I had no idea that it was only temporary peace.
Suddenly, I
wasn't as confident as I used to be in what I thought God's plan for me was. I
used to feel so sure that He was leading me to Uganda , that I would have promised
Michael that I'd be coming back for a long time. But now, I can't say those
words without the sound of question shaking my voice. Since Sunday night, I've
started to have late night conversations with God in my room, where I would
spend close to half an hour just pacing the floors, trying to make sense of
what I was feeling. Mostly, I was trying to rationalize the confusion, which I
quickly realized was not going to be a possibility. I remember telling God:
"I used to think
you had spelled everything out to me; like you had made the way perfectly
clear. But now I feel doubtful, and It scares me, God. I don't feel as
passionate about this place as I used to. I can't see myself being here long
term, anymore. And in less than a year, I'm going to have a huge decision to
make, and I'm afraid of taking the wrong road. I used to feel lead to Uganda , but
lately, I could also see myself being a counselor, working with teens who have
been struggling. But on the other hand, you just helped me write 2 songs, and
they came so naturally, that now I'm wondering if you're leading me into the
music ministry!! God, everything used to seem so clear. But now it's just all a
blur, and the lines don't seem as straight visible as they did before. Please,
just show me the way. Let your plan become known to me, because I can't handle
this. I can't handle this confusion on my own, God, and I don't want to get off
track again!"

* Data
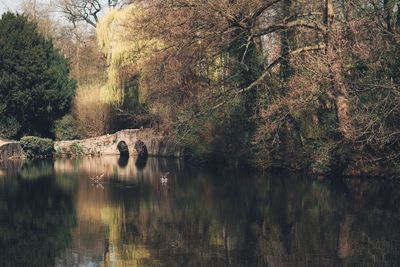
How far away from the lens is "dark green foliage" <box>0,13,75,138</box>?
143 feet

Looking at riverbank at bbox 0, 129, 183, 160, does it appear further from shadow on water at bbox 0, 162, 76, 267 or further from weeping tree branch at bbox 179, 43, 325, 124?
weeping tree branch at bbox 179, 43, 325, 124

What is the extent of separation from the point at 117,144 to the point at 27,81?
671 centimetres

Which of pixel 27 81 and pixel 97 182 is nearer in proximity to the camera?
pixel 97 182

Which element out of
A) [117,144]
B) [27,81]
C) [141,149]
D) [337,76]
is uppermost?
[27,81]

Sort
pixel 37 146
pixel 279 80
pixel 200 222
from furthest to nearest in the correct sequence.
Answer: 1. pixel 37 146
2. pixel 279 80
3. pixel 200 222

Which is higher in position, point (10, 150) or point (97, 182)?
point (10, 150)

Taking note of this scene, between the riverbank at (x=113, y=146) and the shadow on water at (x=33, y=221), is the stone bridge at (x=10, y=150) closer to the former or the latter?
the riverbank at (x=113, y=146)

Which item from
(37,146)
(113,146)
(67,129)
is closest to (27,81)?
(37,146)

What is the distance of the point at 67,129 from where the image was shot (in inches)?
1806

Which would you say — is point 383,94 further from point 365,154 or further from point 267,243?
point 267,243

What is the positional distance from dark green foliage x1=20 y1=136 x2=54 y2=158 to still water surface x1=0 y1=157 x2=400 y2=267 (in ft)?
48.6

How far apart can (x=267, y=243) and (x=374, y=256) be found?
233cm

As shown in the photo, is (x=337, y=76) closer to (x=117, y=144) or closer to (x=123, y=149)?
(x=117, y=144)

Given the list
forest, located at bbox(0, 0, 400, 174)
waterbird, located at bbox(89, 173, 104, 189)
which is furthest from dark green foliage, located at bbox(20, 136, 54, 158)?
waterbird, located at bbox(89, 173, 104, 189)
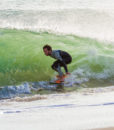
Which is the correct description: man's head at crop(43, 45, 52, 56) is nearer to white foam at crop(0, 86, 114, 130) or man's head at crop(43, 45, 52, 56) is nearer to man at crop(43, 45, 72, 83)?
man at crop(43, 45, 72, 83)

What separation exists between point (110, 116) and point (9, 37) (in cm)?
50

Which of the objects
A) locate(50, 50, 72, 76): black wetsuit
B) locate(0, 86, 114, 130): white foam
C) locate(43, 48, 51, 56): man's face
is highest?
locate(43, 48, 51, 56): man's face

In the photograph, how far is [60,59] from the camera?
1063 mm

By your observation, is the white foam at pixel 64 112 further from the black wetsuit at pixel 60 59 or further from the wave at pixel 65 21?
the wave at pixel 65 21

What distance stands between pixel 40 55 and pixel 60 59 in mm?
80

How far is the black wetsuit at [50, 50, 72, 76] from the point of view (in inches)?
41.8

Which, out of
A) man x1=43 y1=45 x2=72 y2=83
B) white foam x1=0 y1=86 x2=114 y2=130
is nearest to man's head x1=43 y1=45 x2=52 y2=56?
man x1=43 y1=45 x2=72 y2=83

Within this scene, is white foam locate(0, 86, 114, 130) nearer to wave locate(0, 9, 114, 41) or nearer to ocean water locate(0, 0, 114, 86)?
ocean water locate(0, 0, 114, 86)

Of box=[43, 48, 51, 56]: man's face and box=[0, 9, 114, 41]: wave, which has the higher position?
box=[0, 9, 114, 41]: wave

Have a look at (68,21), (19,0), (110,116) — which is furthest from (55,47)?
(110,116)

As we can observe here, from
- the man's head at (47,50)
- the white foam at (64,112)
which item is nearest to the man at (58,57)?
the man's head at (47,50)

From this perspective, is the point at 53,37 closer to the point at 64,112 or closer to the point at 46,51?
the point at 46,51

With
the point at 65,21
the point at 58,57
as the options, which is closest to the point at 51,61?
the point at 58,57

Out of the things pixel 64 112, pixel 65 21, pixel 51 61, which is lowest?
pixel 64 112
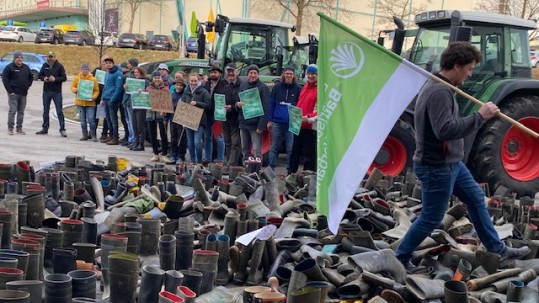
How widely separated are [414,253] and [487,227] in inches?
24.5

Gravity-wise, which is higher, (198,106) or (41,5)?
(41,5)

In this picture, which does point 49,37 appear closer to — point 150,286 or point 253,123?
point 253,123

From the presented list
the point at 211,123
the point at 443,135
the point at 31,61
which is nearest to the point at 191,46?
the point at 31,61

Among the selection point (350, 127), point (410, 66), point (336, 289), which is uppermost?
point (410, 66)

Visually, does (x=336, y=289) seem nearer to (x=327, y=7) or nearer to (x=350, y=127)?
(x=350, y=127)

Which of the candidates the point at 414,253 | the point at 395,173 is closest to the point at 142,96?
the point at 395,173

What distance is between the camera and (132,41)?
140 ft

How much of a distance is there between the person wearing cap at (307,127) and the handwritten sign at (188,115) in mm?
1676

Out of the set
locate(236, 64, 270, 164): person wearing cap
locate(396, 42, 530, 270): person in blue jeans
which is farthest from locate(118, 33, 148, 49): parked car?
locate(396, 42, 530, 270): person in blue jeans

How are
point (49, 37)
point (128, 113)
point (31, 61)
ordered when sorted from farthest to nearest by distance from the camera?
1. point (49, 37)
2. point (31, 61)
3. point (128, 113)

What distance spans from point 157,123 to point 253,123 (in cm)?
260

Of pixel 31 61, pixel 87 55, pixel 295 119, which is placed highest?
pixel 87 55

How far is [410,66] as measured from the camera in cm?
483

==

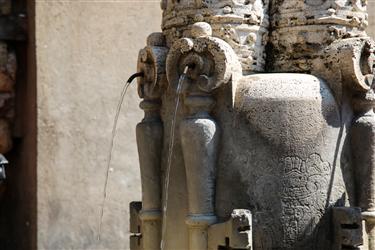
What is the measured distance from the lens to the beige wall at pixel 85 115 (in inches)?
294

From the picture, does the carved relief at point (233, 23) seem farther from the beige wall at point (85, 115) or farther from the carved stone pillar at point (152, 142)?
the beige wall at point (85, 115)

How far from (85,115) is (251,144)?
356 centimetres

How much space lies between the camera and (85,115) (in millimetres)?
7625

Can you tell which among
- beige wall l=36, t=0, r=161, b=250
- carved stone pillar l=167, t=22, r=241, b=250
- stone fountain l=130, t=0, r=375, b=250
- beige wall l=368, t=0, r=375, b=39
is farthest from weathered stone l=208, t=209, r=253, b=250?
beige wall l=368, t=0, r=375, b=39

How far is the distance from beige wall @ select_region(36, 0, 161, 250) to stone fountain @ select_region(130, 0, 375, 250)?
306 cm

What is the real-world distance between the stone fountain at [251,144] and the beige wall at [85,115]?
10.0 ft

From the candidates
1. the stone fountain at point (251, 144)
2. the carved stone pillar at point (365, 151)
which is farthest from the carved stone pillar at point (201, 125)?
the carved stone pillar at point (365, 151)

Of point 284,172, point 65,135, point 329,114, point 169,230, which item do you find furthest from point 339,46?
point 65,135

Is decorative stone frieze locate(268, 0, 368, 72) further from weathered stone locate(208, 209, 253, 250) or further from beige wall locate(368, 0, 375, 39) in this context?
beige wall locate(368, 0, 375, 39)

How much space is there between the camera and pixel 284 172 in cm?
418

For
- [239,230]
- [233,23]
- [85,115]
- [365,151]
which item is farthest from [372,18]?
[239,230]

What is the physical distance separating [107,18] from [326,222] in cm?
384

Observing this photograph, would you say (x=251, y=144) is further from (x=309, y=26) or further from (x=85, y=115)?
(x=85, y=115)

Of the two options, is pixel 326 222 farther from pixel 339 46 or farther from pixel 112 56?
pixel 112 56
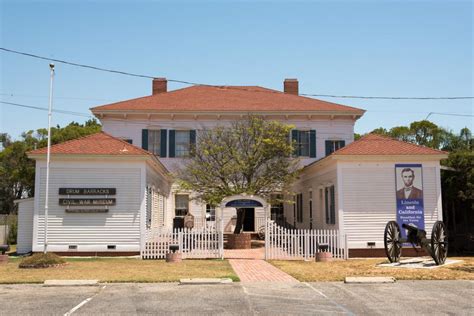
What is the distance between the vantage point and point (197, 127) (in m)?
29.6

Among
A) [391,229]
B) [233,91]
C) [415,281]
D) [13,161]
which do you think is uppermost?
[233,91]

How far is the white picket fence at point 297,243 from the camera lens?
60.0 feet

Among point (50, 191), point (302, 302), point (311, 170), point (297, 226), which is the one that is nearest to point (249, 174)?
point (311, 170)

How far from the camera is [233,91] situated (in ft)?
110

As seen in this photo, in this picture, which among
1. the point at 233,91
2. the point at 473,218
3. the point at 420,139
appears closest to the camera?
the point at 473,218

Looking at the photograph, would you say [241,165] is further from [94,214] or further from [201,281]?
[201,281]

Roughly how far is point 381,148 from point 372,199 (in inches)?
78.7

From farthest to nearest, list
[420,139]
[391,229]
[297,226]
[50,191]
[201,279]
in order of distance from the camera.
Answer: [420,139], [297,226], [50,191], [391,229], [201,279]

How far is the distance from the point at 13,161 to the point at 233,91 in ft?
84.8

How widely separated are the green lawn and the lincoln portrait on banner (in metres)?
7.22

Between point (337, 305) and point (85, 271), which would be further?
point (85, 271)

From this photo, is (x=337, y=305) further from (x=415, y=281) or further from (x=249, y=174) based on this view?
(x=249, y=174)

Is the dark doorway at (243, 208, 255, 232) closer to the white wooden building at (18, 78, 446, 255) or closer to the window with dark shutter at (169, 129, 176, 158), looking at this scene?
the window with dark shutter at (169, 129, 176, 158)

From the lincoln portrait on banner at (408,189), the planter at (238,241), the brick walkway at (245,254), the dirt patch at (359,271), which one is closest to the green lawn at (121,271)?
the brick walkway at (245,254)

* Written tasks
**a)** Shorten the paragraph in the passage about God's plan that begins "Suddenly, I wasn't as confident" while keeping its main facts.
**b)** Write the next part of the passage about God's plan.
The entries are separate from the passage about God's plan.

* Results for the exercise
**a)** The writer no longer feels sure that God is leading them to Uganda. Once they would have promised Michael to come back for a long time, but now they can't say it without doubt. Since Sunday night, they have spent close to half an hour at a time pacing their room at night and talking with God, trying to make sense of the confusion. In prayer, they admit that they feel less passionate about the place and can't see themselves staying long term. Within a year they face a big decision. They are torn between Uganda, counseling struggling teens, and music ministry, since two songs came to them so naturally. They ask God to make the plan known because they can't handle the confusion alone and don't want to get off track again.

**b)**
I wasn't
sure how to tell all of you about this, or if I was even going to. I was afraid
you would think that this trip never really meant anything to me, and that's
simply not the case. This time 2 weeks ago, I was bouncing off the walls with
excitement. But now... I'm not bouncing anymore. I feel like Satan has both
hands on me, and he's dragging me down with all his power. That joy in my heart
I told you about in my last post... I can't find it anymore, and I'm scared
that this means it's over. But I'm even more afraid that this IS where
I'm supposed to be, and I'm not putting all of my heart and soul into it, and
I'm gonna get off God's track for me again, and I don't want to do that!
Everything seems so different now, and I don't like this feeling of confusion
and darkness clouding up my mind. I want that joy back!! I want the fire to
ignite in my soul again, I want God's dreams for my life to become reality, and
I want to help the lost get found!!
The problem is... how do I help the lost get found, when I
feel lost myself?
Alright,
I'm crying now, so I'm gonna wrap this up. I just want to ask you to please
pray for me, that the joy I once had will come back, and that somehow, the
flames will grow bigger, and I won't feel this way anymore. And also, please
pray that God will make his plan for me known. But most of all, please
join me in beating Satan with the power of prayer. Because alone, I can
do nothing. But I know, even now, that when a bunch of God fearing believers
rise up, join hands, and work together.... He is made powerless, and God is VICTORIOUS!
My favorite band, Anthem Lights, has a song called Fight Forever. And from it, this is what my soul is chanting:
I'm not done fighting. I'm not raising the white flag, and
I'm not gonna run or turn back.
I'm not done fighting. I'm not raising the white flag, and I'm not gonna run or turn back.
I'm not done fighting. I'm not raising the white flag, and I'm not gonna run or turn back.
I'm gonna fight forever.
I'm gonna fight forever.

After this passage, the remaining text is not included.